Where does Boudica tie into this? The answer, I’d suggest, is that she becomes a lot more comprehensible when we think of her as a literary device — as an antithesis to Agrippina — rather than as an accurate historical figure. I’m not suggesting that Boudica didn’t exist. To do so would be to advance a hypothesis based solely on a paucity of material evidence: bad historical practice, as I’ve written about in the case of Jesus.
What I am saying is that the Boudica we think we know — i.e. the Boudica of our ancient sources — is too much the antithesis of Agrippina to be real.
The contrasts are quite striking. Boudica went to war to avenge her children; Agrippina would ultimately be murdered by hers. Boudica led from the front, spear-in-hand like a true warrior; Agrippina plotted behind the closed doors of the palace. Boudica gave a rousing speech exhorting freedom over slavery; Agrippina was at the helm of a political institution that enslaved the Romans to a series of capricious emperors. Boudica ruled over an army of warriors; Agrippina ruled over decadent imperialists; too focused on their warm baths, unmixed wine, and perfumes to care about proper Roman military values.

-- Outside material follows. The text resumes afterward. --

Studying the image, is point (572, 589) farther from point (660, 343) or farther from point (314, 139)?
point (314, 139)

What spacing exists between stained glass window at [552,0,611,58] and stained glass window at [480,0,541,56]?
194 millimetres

To reiterate, I have little doubt that a British queen did exist who rose up against the Romans and came close to removing their foothold from the island. However, in terms of conduct, beliefs, even appearance, she would have borne little resemblance to the figure that has come down to us today. The Boudica we know is too Roman, too much a literary caricature. A foil to the manipulative Agrippina or the all-singing all-dancing Nero (who is so effeminate that Boudica herself calls him a woman).
Yet short of any new and illuminating archaeological discoveries, Queen Boudica is likely to remain just that: a mythical figure, a noble savage, and a vessel for romantic preconceptions of that exotic, virtuous nobility found only on the fringes of the Roman Empire.